TASKS TO PERFORM:
1 > List every word or phrase that the passage on glaucoma diagnosis places inside single quotation marks.
2 > Reproduce the passage on glaucoma diagnosis from "Better glaucoma diagnosis" to "diagnosis of glaucoma.".
3 > Pick up the passage on glaucoma diagnosis after its final sentence and continue writing it.

*** DOCUMENT SEGMENT Section Begins ***

Glaucoma in itself is a fairly treatable condition. For this it is important that the eye disease is detected at an early stage. That is still a problem, and not just in developing countries. In the Netherlands, too, the correct diagnosis is made and appropriate treatment is initiated in only half of the cases. Failure to diagnose this eye disease in time can lead to irreversible vision loss and even blindness.
Better glaucoma diagnosis thanks to AI
For the development of the AI algorithm first started populating a database with the fundus photos of more than 110,000 people. The project, ‘Glaucoma in Pictures’ started in 2020 and its main goal was to explore the possibility of using artificial intelligence (AI) in the assessment of eye images and the early diagnosis of glaucoma.
Those photos were assessed by 20 optometrists/ophthalmologists from various countries. All pictures were labeled ‘glaucoma’ or ‘no glaucoma’. This database was then used to ‘train’ the developed AI algorithm to diagnose this eye disease.

*** DOCUMENT SEGMENT Section Ends ***
*** SUPPLIED MATERIAL Section Begins ***

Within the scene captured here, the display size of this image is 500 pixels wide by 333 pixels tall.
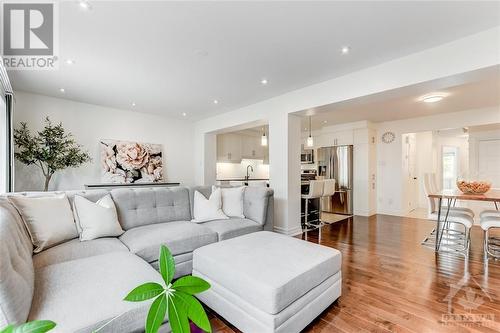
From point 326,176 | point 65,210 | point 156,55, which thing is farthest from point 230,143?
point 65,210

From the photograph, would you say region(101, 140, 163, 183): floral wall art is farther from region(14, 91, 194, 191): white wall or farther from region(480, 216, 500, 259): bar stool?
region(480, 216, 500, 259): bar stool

*** SUPPLIED MATERIAL Section Ends ***
*** SUPPLIED MATERIAL Section Begins ***

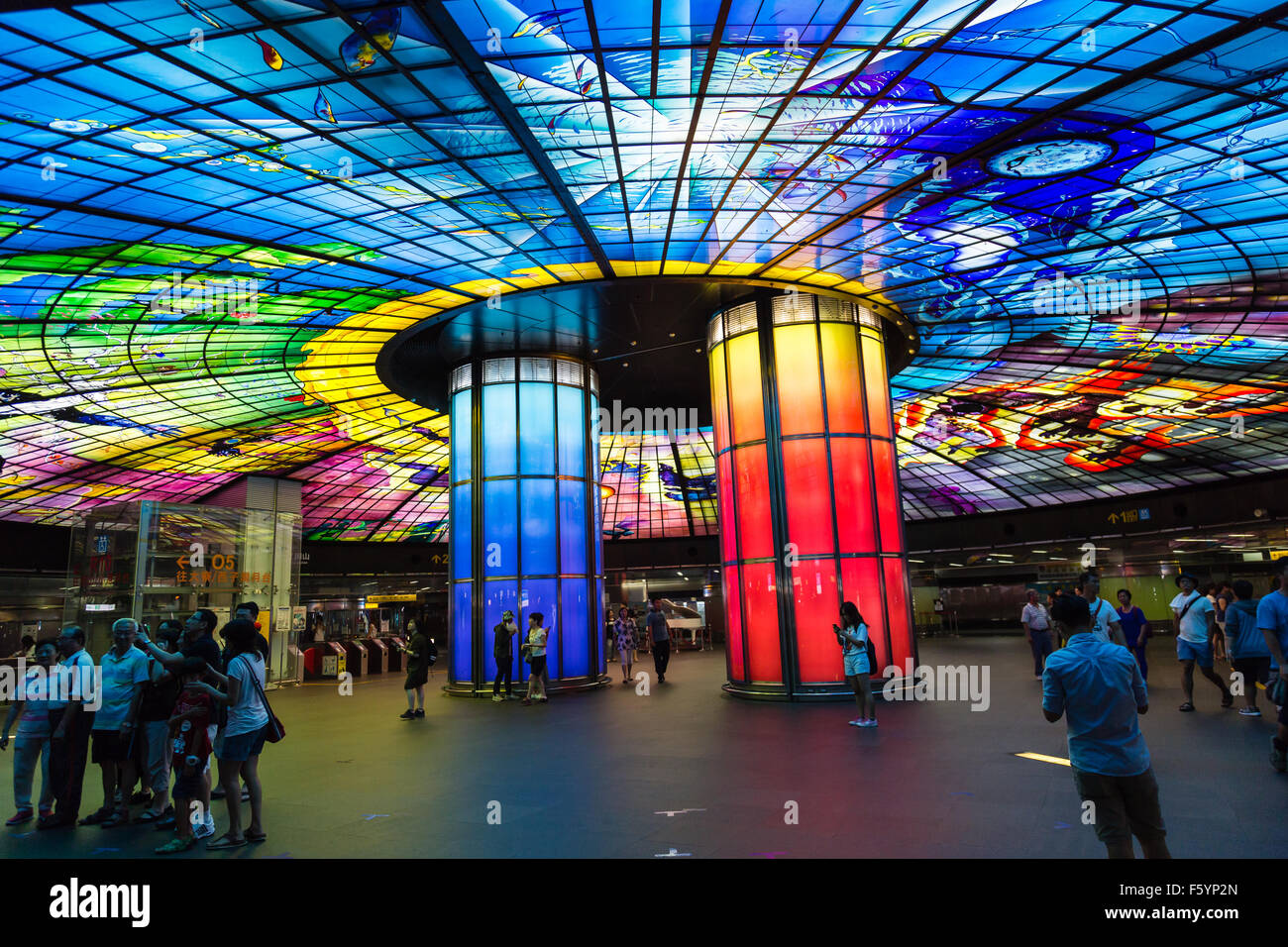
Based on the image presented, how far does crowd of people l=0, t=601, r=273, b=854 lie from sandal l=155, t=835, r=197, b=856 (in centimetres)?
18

*** SUPPLIED MATERIAL Section Ends ***
*** SUPPLIED MATERIAL Section Begins ***

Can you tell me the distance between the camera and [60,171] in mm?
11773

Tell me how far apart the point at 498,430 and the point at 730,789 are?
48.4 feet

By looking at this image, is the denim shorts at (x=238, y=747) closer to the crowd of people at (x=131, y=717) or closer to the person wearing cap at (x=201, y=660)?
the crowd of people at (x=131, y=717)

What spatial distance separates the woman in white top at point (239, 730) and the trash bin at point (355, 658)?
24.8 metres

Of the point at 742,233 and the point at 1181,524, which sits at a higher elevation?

*** SUPPLIED MATERIAL Section Ends ***

PER-TASK ANSWERS:
1 >
‘Glaucoma in Pictures’
‘glaucoma’
‘no glaucoma’
‘train’

2 >
Better glaucoma diagnosis thanks to AI
For the development of the AI algorithm first started populating a database with the fundus photos of more than 110,000 people. The project, ‘Glaucoma in Pictures’ started in 2020 and its main goal was to explore the possibility of using artificial intelligence (AI) in the assessment of eye images and the early diagnosis of glaucoma.

3 >
At the beginning of this year, a so-called AI challenge was organized in which, in collaboration with the Artificial Intelligence department of the University of Amsterdam, developers were challenged to build an algorithm that can diagnose glaucoma at least as well, and preferably better, as the specialists. The ‘winning’ algorithm eventually achieved an 85% diagnosis rate for recognizing glaucoma, regardless of ethnicity and regardless of the fundus camera used. That’s just as good as a specialist would do.
Research has now shown that the algorithm can be used in a broad and easily accessible manner. With the help of AI, the chance of large-scale screening for this eye disease is greatly increased. The aim is to prevent and reduce blindness and impaired vision worldwide as much as possible thanks to early diagnosis and treatment.